12 Schools of all types are free to set their own admissions criteria and fees, but may not discriminate on the basis of race, test scores, or the ability to pay (Fiske and Ladd [16]). Reported school fees are considerably higher for vocational secondary programs than academic, which may partly explain low vocational secondary enrollment. At the post-secondary level, there are no appreciable differences in reported fees between academic and vocational programs. The regression of (log) school fees on enrollment in various programs yields: ln fee = 5.78 ( 184.5 ) + 1.81 ( 8.1 ) vocsec + 2.91 ( 43.5 ) acadpostsec + 2.86 ( 32.0 ) vocpostsec , where vocsec, acadpostsec, and vocpostsec are dummies for enrollment in vocational secondary, academic post-secondary, and vocational post-secondary programs, respectively; enrollment in academic upper secondary (grades 10-12) is the omitted category. t-statistics from standard errors clustered by individual in parentheses.

13 I use linear probability models because their coefficients may be interpreted as marginal effects of changes in individual covariates, which is my focus in this paper. Results from conditional (fixed effects) logit estimation of models analogous to those in this section yielded similar findings.

14 Direct measures of shocks are excluded from these regressions because data limitations would reduce the sample size and hamper the identification of individual fixed effects.
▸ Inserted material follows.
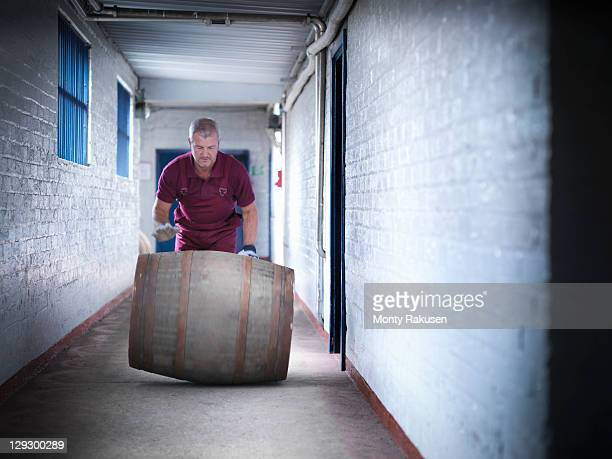 Worker rolling whisky barrel in distillery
I examine the direct effect of shocks on enrollment and robustness of grade failure measures to their inclusion in Section 4.1.2.

15 Although the response to grade failure relative to mean enrollment in a schooling program is informative, the safety valve hypothesis concerns the absolute response only. Moreover, inclusion of individual fixed effects serves to control for an individual’s mean enrollment rate in each program.

16 To conduct these tests, I correct the variance-covariance matrix of coefficients from paired academic/vocational enrollment regressions to account for correlation between error terms. The procedure takes advantage of the equivalence between seemingly unrelated regression (SUR) and equation-by-equation OLS when the equations have identical explanatory variables (Greene [17]).

17 Table A1, column (9) verifies that the safety valve results for grade failure are not driven by household formation for females.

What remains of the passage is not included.